Compliance & Evaluation

The problem

Everyone is doing the same audit work. Privately.

Every institution that wants to deploy AI responsibly faces the same problem: they need to verify that a system was trained ethically, evaluated rigorously, and documented honestly but there are no shared standards for what that evidence looks like.

A hospital, a university, and a public agency each independently commission their own audits. Each builds their own model cards. Each develops their own procurement criteria. The work is duplicated dozens of times across the ecosystem, at enormous collective cost, with inconsistent results.
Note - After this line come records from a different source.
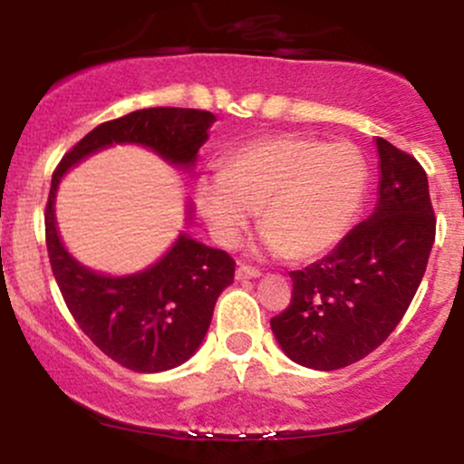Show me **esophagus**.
<instances>
[{
	"label": "esophagus",
	"mask_w": 464,
	"mask_h": 464,
	"mask_svg": "<svg viewBox=\"0 0 464 464\" xmlns=\"http://www.w3.org/2000/svg\"><path fill=\"white\" fill-rule=\"evenodd\" d=\"M262 273H259L257 268H250V266H239L236 270V279L242 281V279H259Z\"/></svg>",
	"instance_id": "1"
}]
</instances>
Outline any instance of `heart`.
Listing matches in <instances>:
<instances>
[{"label": "heart", "mask_w": 464, "mask_h": 464, "mask_svg": "<svg viewBox=\"0 0 464 464\" xmlns=\"http://www.w3.org/2000/svg\"><path fill=\"white\" fill-rule=\"evenodd\" d=\"M366 183L369 165L351 141L273 135L228 152L222 174L202 177L194 196L222 246H237L259 209L262 246L305 262L347 236Z\"/></svg>", "instance_id": "heart-1"}]
</instances>
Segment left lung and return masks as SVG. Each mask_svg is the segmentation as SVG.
<instances>
[{
  "instance_id": "8db88e82",
  "label": "left lung",
  "mask_w": 464,
  "mask_h": 464,
  "mask_svg": "<svg viewBox=\"0 0 464 464\" xmlns=\"http://www.w3.org/2000/svg\"><path fill=\"white\" fill-rule=\"evenodd\" d=\"M375 146L380 185L372 214L332 253L290 273V305L270 318L281 351L307 369H343L380 347L428 268L436 233L428 174L382 137Z\"/></svg>"
}]
</instances>
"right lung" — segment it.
Listing matches in <instances>:
<instances>
[{
    "label": "right lung",
    "instance_id": "right-lung-1",
    "mask_svg": "<svg viewBox=\"0 0 464 464\" xmlns=\"http://www.w3.org/2000/svg\"><path fill=\"white\" fill-rule=\"evenodd\" d=\"M216 115L196 109H141L104 121L58 163L45 209V239L52 273L78 327L102 353L135 372H161L188 362L205 340L222 290L233 284L236 262L196 242L185 231L157 262L130 275H104L80 264L56 227V191L72 168L92 154L141 146L165 163L191 172L209 140ZM191 222V205L185 209Z\"/></svg>",
    "mask_w": 464,
    "mask_h": 464
}]
</instances>
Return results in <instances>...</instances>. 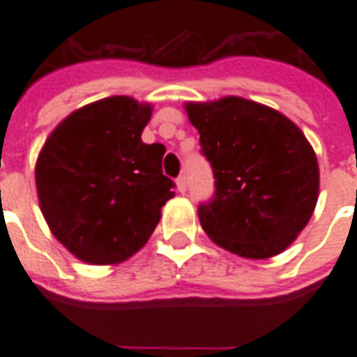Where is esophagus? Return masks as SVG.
Wrapping results in <instances>:
<instances>
[{"label":"esophagus","instance_id":"obj_1","mask_svg":"<svg viewBox=\"0 0 357 357\" xmlns=\"http://www.w3.org/2000/svg\"><path fill=\"white\" fill-rule=\"evenodd\" d=\"M176 185H178V191L181 195L185 193L187 191V179H185V176H179L178 179H176Z\"/></svg>","mask_w":357,"mask_h":357}]
</instances>
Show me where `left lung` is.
<instances>
[{"mask_svg": "<svg viewBox=\"0 0 357 357\" xmlns=\"http://www.w3.org/2000/svg\"><path fill=\"white\" fill-rule=\"evenodd\" d=\"M202 155L216 179L199 206L204 233L233 255H281L306 227L319 197V166L310 141L279 110L237 95L185 102Z\"/></svg>", "mask_w": 357, "mask_h": 357, "instance_id": "1", "label": "left lung"}]
</instances>
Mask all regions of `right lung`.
I'll list each match as a JSON object with an SVG mask.
<instances>
[{"instance_id":"obj_1","label":"right lung","mask_w":357,"mask_h":357,"mask_svg":"<svg viewBox=\"0 0 357 357\" xmlns=\"http://www.w3.org/2000/svg\"><path fill=\"white\" fill-rule=\"evenodd\" d=\"M153 105L128 95L89 102L51 132L36 162L40 208L78 260L112 266L139 250L174 197L166 147L141 141Z\"/></svg>"}]
</instances>
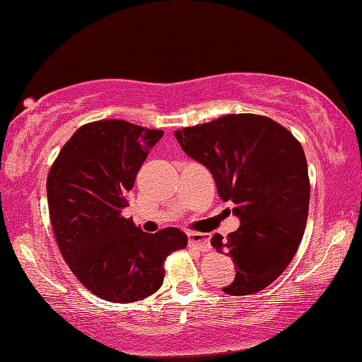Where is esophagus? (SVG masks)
<instances>
[{"label": "esophagus", "mask_w": 362, "mask_h": 362, "mask_svg": "<svg viewBox=\"0 0 362 362\" xmlns=\"http://www.w3.org/2000/svg\"><path fill=\"white\" fill-rule=\"evenodd\" d=\"M188 242L199 252L209 250V237L203 233H190L188 234Z\"/></svg>", "instance_id": "1"}]
</instances>
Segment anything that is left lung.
<instances>
[{"label":"left lung","mask_w":362,"mask_h":362,"mask_svg":"<svg viewBox=\"0 0 362 362\" xmlns=\"http://www.w3.org/2000/svg\"><path fill=\"white\" fill-rule=\"evenodd\" d=\"M183 153L211 172L223 202L234 203L239 229L211 245L235 265L230 296L272 284L298 252L309 214L310 183L300 143L272 118L230 113L175 132Z\"/></svg>","instance_id":"obj_1"}]
</instances>
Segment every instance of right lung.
<instances>
[{
    "label": "right lung",
    "mask_w": 362,
    "mask_h": 362,
    "mask_svg": "<svg viewBox=\"0 0 362 362\" xmlns=\"http://www.w3.org/2000/svg\"><path fill=\"white\" fill-rule=\"evenodd\" d=\"M163 136V129L125 120L88 123L48 172V209L64 262L105 300L136 302L154 294L164 281L165 257L187 247L180 229L148 234L122 216L138 170Z\"/></svg>",
    "instance_id": "1"
}]
</instances>
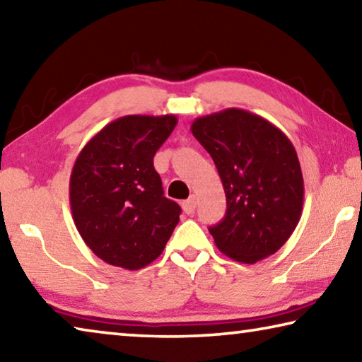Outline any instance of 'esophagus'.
<instances>
[{"instance_id":"obj_1","label":"esophagus","mask_w":362,"mask_h":362,"mask_svg":"<svg viewBox=\"0 0 362 362\" xmlns=\"http://www.w3.org/2000/svg\"><path fill=\"white\" fill-rule=\"evenodd\" d=\"M182 208H183V211H185V214H188V216L193 214L194 208H197V199H194V197L188 198L187 202L182 203Z\"/></svg>"}]
</instances>
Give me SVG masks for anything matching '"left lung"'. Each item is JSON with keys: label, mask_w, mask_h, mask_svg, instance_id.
Masks as SVG:
<instances>
[{"label": "left lung", "mask_w": 362, "mask_h": 362, "mask_svg": "<svg viewBox=\"0 0 362 362\" xmlns=\"http://www.w3.org/2000/svg\"><path fill=\"white\" fill-rule=\"evenodd\" d=\"M192 134L211 154L226 192V217L209 227L217 248L245 264L274 255L300 222L305 198L288 136L237 107L194 119Z\"/></svg>", "instance_id": "8db88e82"}]
</instances>
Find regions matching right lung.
Returning a JSON list of instances; mask_svg holds the SVG:
<instances>
[{
    "label": "right lung",
    "mask_w": 362,
    "mask_h": 362,
    "mask_svg": "<svg viewBox=\"0 0 362 362\" xmlns=\"http://www.w3.org/2000/svg\"><path fill=\"white\" fill-rule=\"evenodd\" d=\"M177 117L124 116L101 129L78 153L69 183L72 217L93 253L139 271L163 253L180 219L164 197L153 158Z\"/></svg>",
    "instance_id": "right-lung-1"
}]
</instances>
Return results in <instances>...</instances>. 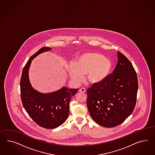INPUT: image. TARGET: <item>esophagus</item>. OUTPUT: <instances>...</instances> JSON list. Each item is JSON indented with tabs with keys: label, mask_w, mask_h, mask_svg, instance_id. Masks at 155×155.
Wrapping results in <instances>:
<instances>
[{
	"label": "esophagus",
	"mask_w": 155,
	"mask_h": 155,
	"mask_svg": "<svg viewBox=\"0 0 155 155\" xmlns=\"http://www.w3.org/2000/svg\"><path fill=\"white\" fill-rule=\"evenodd\" d=\"M86 90L84 87H82L79 90V91L80 93H84L86 92Z\"/></svg>",
	"instance_id": "34e87169"
}]
</instances>
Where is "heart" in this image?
<instances>
[{
  "mask_svg": "<svg viewBox=\"0 0 155 155\" xmlns=\"http://www.w3.org/2000/svg\"><path fill=\"white\" fill-rule=\"evenodd\" d=\"M112 69V64L101 53L88 52L80 56L71 66L69 73L71 79L77 82L87 80L91 84H99L107 78Z\"/></svg>",
  "mask_w": 155,
  "mask_h": 155,
  "instance_id": "heart-1",
  "label": "heart"
}]
</instances>
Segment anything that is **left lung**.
I'll use <instances>...</instances> for the list:
<instances>
[{
	"label": "left lung",
	"mask_w": 155,
	"mask_h": 155,
	"mask_svg": "<svg viewBox=\"0 0 155 155\" xmlns=\"http://www.w3.org/2000/svg\"><path fill=\"white\" fill-rule=\"evenodd\" d=\"M117 57L113 73L87 90L90 116L94 122L108 128L120 124L131 114L138 90L137 74L131 62L121 52H117Z\"/></svg>",
	"instance_id": "8db88e82"
}]
</instances>
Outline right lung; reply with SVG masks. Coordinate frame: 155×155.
Masks as SVG:
<instances>
[{
    "label": "right lung",
    "mask_w": 155,
    "mask_h": 155,
    "mask_svg": "<svg viewBox=\"0 0 155 155\" xmlns=\"http://www.w3.org/2000/svg\"><path fill=\"white\" fill-rule=\"evenodd\" d=\"M49 47H43L29 58L24 66L21 80L20 95L24 108L40 127L52 129L65 122L69 113L71 98L78 91L63 87L52 93L42 94L33 89L28 78V69L34 58L44 52L51 51Z\"/></svg>",
    "instance_id": "1"
}]
</instances>
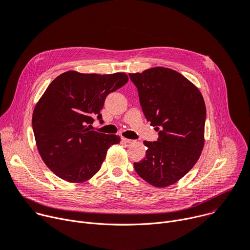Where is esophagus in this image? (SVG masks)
<instances>
[{"instance_id": "1", "label": "esophagus", "mask_w": 250, "mask_h": 250, "mask_svg": "<svg viewBox=\"0 0 250 250\" xmlns=\"http://www.w3.org/2000/svg\"><path fill=\"white\" fill-rule=\"evenodd\" d=\"M122 140H123V142H124V143H125V144H132V143H135V140L125 139V138H124V137H122Z\"/></svg>"}]
</instances>
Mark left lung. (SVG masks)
I'll list each match as a JSON object with an SVG mask.
<instances>
[{"label":"left lung","mask_w":250,"mask_h":250,"mask_svg":"<svg viewBox=\"0 0 250 250\" xmlns=\"http://www.w3.org/2000/svg\"><path fill=\"white\" fill-rule=\"evenodd\" d=\"M147 122L159 131L144 142L146 157L136 172L155 187L170 186L197 163L204 146L206 106L202 94L186 77L164 67L129 73Z\"/></svg>","instance_id":"1"}]
</instances>
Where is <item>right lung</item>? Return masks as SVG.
I'll list each match as a JSON object with an SVG mask.
<instances>
[{
    "label": "right lung",
    "instance_id": "right-lung-1",
    "mask_svg": "<svg viewBox=\"0 0 250 250\" xmlns=\"http://www.w3.org/2000/svg\"><path fill=\"white\" fill-rule=\"evenodd\" d=\"M125 73L64 72L56 77L36 104L32 126L39 154L47 167L71 183L84 182L102 167L111 145L121 138L92 130L106 96L127 82Z\"/></svg>",
    "mask_w": 250,
    "mask_h": 250
}]
</instances>
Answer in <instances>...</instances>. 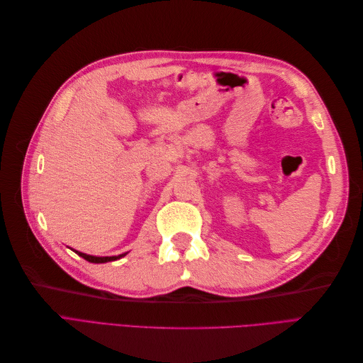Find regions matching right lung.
<instances>
[{
	"instance_id": "1",
	"label": "right lung",
	"mask_w": 363,
	"mask_h": 363,
	"mask_svg": "<svg viewBox=\"0 0 363 363\" xmlns=\"http://www.w3.org/2000/svg\"><path fill=\"white\" fill-rule=\"evenodd\" d=\"M75 252H77V255H79L80 257L86 259L87 262H92V263H106V262H112V260H116V259H119V257H124V256H125V252H124V255H119V256H111V257H95V256L84 255V252H80V251H75Z\"/></svg>"
}]
</instances>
"Produce the evidence once. Have it travel across every institution that needs it. That is what shared compliance infrastructure makes possible."

What we're building toward

Evidence that travels.

The compliance and evaluation workstream develops the shared infrastructure for AI system documentation and assessment so that evidence produced once can be used by every institution that needs it.

Reusable model cards standardized documentation templates that capture training data, known limitations, evaluation results, and intended use
Benchmark suites shared evaluation protocols that test performance, safety, and fairness across languages and cultural contexts
Red-team protocols documented adversarial testing methods that institutions can apply consistently
Evidence packs structured bundles of compliance documentation ready for procurement review, regulatory audit, or institutional governance
Procurement standards model contract language that government and institutional buyers can use to require verified compliance

The pluralism dimension

Evaluation must reflect the full commons.

Current evaluation benchmarks are heavily skewed toward English-language performance, Western cultural contexts, and the use cases most relevant to the institutions that built them. A system that scores well on these benchmarks may still perform poorly or harmfully in other languages, other legal contexts, or for communities whose knowledge wasn't well represented in the training data.

Pluralism by design means evaluation infrastructure that tests across the full diversity of the commons not just the dominant slice of it. This workstream develops benchmark suites that reflect that commitment.